Can P. vivax CHMI models be developed to allow for robust testing of blood-stage vaccines and transmission-blocking interventions?

Can a bank of different blood-stage P. vivax isolates be established to allow for routine CHMI/IBSM studies using defined, but genetically heterogeneous, parasites?

Can cryopreserved P. vivax sporozoites be established to initiate CHMI, potentially using an isolate that minimizes risk of relapsing infection?

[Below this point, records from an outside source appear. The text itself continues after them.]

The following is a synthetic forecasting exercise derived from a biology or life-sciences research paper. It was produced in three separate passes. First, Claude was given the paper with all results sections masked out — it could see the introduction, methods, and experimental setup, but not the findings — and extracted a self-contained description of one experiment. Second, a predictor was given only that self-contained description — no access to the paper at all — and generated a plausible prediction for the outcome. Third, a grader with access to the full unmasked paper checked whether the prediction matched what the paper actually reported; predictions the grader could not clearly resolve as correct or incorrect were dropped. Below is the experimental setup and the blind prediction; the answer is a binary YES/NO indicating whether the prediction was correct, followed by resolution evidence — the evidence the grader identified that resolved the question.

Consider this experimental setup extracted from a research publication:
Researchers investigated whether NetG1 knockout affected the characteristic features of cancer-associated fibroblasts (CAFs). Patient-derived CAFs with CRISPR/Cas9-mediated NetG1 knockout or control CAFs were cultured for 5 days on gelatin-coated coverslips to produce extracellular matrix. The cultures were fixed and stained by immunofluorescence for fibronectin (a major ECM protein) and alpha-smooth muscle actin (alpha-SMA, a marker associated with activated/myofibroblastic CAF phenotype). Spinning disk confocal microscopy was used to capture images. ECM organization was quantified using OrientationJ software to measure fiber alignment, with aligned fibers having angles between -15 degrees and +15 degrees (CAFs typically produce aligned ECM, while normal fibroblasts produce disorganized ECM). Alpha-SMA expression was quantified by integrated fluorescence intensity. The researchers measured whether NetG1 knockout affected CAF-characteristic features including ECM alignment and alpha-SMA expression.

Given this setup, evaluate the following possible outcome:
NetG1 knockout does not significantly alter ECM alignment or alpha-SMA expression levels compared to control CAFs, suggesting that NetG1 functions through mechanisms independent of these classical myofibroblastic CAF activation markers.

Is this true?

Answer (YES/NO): YES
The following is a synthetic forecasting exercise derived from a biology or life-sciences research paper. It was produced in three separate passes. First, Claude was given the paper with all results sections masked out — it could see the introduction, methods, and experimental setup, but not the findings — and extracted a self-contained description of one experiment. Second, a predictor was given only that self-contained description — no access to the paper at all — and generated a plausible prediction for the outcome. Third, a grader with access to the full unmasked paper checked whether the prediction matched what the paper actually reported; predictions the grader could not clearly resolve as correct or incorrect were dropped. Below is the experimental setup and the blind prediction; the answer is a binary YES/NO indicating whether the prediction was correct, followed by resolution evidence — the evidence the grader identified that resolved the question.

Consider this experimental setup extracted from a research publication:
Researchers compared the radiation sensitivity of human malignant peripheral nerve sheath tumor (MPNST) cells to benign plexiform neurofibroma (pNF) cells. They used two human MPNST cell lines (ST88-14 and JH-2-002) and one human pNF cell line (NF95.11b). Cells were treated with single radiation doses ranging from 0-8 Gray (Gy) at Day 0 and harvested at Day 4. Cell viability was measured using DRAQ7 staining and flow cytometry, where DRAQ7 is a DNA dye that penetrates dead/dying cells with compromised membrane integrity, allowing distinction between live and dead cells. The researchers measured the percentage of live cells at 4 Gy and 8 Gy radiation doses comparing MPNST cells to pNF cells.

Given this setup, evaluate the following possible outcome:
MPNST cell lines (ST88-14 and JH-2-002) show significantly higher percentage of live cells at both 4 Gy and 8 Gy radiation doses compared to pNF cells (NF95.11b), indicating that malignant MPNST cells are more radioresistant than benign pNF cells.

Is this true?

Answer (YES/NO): YES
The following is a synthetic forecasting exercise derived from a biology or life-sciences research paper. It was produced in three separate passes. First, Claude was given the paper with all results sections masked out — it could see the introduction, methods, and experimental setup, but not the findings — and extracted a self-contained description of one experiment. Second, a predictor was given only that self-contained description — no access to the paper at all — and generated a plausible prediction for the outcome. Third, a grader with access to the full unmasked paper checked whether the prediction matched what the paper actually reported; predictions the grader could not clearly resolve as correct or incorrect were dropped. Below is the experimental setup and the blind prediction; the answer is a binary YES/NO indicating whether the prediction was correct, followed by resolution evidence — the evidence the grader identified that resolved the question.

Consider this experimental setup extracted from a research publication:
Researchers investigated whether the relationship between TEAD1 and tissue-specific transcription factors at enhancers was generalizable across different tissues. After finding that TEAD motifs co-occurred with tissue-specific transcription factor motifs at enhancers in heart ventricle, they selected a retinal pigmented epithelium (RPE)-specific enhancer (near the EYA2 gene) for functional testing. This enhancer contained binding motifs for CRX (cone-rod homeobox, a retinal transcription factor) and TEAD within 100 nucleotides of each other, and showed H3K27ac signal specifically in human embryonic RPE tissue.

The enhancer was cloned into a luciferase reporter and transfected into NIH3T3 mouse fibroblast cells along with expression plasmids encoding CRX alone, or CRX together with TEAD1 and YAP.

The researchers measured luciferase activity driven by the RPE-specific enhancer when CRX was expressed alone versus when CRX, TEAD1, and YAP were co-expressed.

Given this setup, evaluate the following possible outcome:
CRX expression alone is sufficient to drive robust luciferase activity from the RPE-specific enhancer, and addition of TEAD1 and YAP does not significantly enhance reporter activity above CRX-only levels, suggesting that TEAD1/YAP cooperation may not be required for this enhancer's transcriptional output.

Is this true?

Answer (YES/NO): NO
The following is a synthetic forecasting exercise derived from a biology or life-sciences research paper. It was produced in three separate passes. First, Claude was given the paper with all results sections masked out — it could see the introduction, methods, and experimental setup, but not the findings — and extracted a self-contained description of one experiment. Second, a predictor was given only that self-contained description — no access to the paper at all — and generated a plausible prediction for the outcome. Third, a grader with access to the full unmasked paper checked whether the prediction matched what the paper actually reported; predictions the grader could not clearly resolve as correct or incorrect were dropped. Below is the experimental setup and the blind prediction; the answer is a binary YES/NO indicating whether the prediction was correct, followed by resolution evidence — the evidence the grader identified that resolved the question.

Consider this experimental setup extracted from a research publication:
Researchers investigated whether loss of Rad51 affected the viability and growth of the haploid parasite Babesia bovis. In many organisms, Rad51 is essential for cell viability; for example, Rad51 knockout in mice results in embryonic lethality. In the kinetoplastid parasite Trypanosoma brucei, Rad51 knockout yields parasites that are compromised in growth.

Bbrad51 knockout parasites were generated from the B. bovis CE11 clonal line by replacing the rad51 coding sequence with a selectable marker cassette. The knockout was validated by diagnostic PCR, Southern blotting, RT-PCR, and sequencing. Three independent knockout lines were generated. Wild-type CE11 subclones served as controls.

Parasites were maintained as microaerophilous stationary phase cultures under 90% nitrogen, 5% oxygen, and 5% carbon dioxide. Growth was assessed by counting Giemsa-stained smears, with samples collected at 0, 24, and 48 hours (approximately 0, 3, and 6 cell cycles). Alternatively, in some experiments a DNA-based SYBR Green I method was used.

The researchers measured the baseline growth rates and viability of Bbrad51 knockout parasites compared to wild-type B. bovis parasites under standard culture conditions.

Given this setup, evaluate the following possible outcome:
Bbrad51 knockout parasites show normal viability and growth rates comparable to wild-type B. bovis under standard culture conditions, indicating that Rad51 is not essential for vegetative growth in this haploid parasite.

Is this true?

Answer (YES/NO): YES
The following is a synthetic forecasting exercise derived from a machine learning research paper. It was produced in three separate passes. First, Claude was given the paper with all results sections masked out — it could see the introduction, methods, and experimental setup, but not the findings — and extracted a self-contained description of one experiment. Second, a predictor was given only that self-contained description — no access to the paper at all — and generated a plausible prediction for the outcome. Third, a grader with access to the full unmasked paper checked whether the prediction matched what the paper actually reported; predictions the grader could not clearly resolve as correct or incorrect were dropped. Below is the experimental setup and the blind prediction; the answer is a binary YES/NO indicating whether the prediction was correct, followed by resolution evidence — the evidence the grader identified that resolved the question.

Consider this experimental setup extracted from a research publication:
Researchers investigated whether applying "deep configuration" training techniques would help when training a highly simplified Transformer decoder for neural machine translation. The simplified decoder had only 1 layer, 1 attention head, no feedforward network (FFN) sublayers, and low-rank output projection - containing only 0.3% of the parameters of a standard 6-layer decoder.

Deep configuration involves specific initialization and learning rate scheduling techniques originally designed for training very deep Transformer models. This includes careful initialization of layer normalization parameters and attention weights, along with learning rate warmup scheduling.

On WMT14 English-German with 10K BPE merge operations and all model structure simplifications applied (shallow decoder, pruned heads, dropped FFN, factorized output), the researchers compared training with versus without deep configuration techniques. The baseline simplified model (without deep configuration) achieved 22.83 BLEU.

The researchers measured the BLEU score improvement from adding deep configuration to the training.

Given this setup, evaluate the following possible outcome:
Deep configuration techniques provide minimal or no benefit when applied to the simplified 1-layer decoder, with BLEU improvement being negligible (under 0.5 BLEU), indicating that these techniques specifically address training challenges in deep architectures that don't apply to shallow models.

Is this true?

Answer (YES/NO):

What efficacy outcome measures following CHMI would be sufficient, for different types of intervention, to warrant further clinical development and/or testing in the field?

Can P. vivax CHMI in naturally immune or endemic populations provide greater insight into mechanisms of immunity to this parasite?

Can screening for volunteers’ cytochrome P450 isoenzyme (CYP2D6) genotype/phenotype identify those more likely to fail primaquine therapy and prevent relapse following P. vivax sporozoite CHMI?